EXCERPTED PASSAGE section start

Deep learning is a subfield of machine learning, and artificial intelligence (AI) is a broader term. In the speciality of image analysis, the primary deep learning method chosen is convolutional neural networks (CNN) (Goodfellow and Courville 2016). CNNs are provided with large amounts of data, and the learning procedure imitates how information is processed through the brain, with some information processed through convolutions in numerous layers that activate different “neurons,” and in the end, there is an output, often as a set of classifiers, such as tumour lesion; yes or no (Alzubaidi et al. 2021).

A method to detect hepatic lesions on [68Ga]Ga-DOTA-TATE PET/CT with AI has been developed by Wehrend et al. (2021), and more recently, Carlsen et al. developed and implemented a CNN-based method to segment total tumour burden on [64Cu]Cu-DOTA-TATE PET/CT (Carlsen et al. 2022).

An objective automated method to detect and quantify SSTR-expressing tumour burden could improve the assessment of disease status and response evaluation, provide a tool for prognostication and potential prediction of treatment response, and improve the evaluation of response. Therefore, this study aimed to develop a method to detect and quantify SRETVwb and TLSREwb from [68Ga]Ga-DOTA-TOC and -TATE PET/CT images using CNNs.

EXCERPTED PASSAGE section end
THE DATA section start

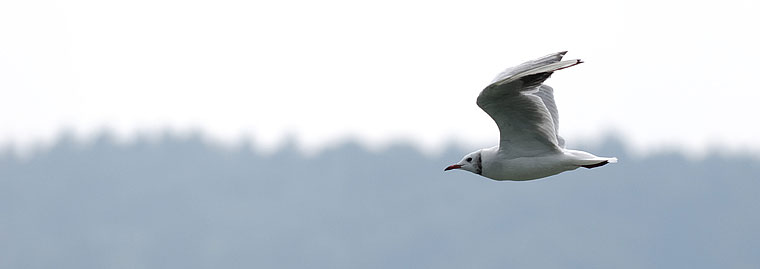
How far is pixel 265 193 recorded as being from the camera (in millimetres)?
193000

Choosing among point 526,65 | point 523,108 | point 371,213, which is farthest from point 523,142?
point 371,213

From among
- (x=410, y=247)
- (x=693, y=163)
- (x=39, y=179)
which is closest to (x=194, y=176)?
(x=39, y=179)

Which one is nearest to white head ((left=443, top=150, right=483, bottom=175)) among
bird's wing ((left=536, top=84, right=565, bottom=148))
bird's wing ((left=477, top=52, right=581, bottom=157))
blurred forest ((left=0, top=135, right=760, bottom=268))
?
bird's wing ((left=477, top=52, right=581, bottom=157))

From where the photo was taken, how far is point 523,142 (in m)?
11.2

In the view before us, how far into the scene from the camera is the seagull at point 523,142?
1042 centimetres

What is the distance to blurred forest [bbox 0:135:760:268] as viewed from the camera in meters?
172

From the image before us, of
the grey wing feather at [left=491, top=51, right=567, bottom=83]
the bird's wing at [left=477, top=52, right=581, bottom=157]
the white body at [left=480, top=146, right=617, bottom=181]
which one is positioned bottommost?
the white body at [left=480, top=146, right=617, bottom=181]

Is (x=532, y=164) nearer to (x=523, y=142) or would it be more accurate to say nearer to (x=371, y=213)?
(x=523, y=142)

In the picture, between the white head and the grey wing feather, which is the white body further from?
the grey wing feather

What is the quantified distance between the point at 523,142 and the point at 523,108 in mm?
542

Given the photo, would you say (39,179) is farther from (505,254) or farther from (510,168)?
(510,168)

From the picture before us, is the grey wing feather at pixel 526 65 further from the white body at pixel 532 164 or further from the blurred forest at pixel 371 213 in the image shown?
the blurred forest at pixel 371 213

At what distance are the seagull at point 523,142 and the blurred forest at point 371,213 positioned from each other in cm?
15456

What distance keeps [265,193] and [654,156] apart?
176ft
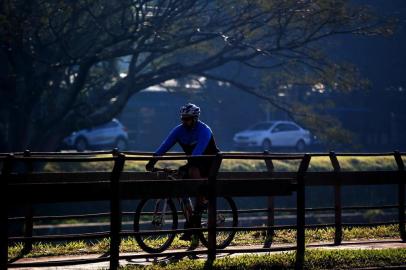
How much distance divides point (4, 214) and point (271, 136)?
42062 mm

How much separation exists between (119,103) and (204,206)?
19425 mm

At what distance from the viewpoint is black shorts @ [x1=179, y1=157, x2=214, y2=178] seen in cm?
1159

THE DATA section end

- **EXERCISES**
1. Answer these questions using the excerpt on deep learning in PET/CT imaging:
(a) Which deep learning method is named as the primary choice in image analysis?
(b) What did Carlsen et al. segment, and on which kind of scan?
(c) From which images did the study aim to detect and quantify SRETVwb and TLSREwb?
2. Write out the part of the excerpt on deep learning in PET/CT imaging that opens with the words containing "Deep learning is" and closes with "et al. 2021).".
3. Extend the excerpt on deep learning in PET/CT imaging, continuing from where it stops.

- **RESULTS OF THE EXERCISE**
1.
(a) Convolutional neural networks (CNN).
(b) Total tumour burden on [64Cu]Cu-DOTA-TATE PET/CT.
(c) [68Ga]Ga-DOTA-TOC and -TATE PET/CT images.

2.
Deep learning is a subfield of machine learning, and artificial intelligence (AI) is a broader term. In the speciality of image analysis, the primary deep learning method chosen is convolutional neural networks (CNN) (Goodfellow and Courville 2016). CNNs are provided with large amounts of data, and the learning procedure imitates how information is processed through the brain, with some information processed through convolutions in numerous layers that activate different “neurons,” and in the end, there is an output, often as a set of classifiers, such as tumour lesion; yes or no (Alzubaidi et al. 2021).

3.
Methods

Adults (≥ 18 years) with a clinical indication for [68Ga]Ga-DOTA-TOC or -TATE PET/CT between August 2017 and December 2021, who were included in our larger study for validation of PET/CT, were eligible for this retrospective image analysis. Among these 848 patients, a subset of 200 patients were arbitrary selected for further analysis. The selection was made in a random manner without taking clinical or imaging data into account. Due to the time-intensive nature of segmenting tumours, including all patients was impossible. Exclusion criteria for further analysis in this study were inclusion in a future study planned to validate this method, incomplete examination, or larger extravasation of radiotracer outside the patient, such as urine. The study was carried out following the Declaration of Helsinki and was approved by the Swedish Ethical Review Authority (EPN LU 2016/417, 2018/753, and 2021-05734-02). All patients provided written informed consent. Data on age, sex, medical referral, and type of radiopharmaceutical were available for all patients. Clinical data on histopathological diagnosis, Ki-67, type of earlier or ongoing treatment, and TNM stage were verified by reviewing the patient’s digital medical record in the test group.

PET/CT protocols

The PET/CT scans were performed at Skåne University Hospital in Lund using a Discovery MI or Discovery D690 (GE Healthcare, Milwaukee, USA) PET/CT system. In 2019, there was a shift in production from [68Ga]Ga-DOTA-TATE to [68Ga]Ga-DOTA-TOC, which is why both radiotracers were included in this study. The radiotracers were prepared according to established techniques (Bozkurt et al. 2017; Zhernosekov et al. 2007; Mueller et al. 2012). The patient received an intravenous injection of 2.0–2.5 MBq/kg activity (minimum administered activity 100 MBq and maximum 300 MBq), followed by a PET/CT scan approximately 60 min later. The scan covered from the base of the skull to mid-thigh. The PET acquisition time was 3.0–3 min 15 s per bed position, depending on the radiotracer and PET/CT system. Both systems used time-of-flight and point-spread function correction, and either a low-dose CT scan or a diagnostic CT with intravenous contrast (if there were no contraindications) was performed for attenuation correction and anatomic correlation.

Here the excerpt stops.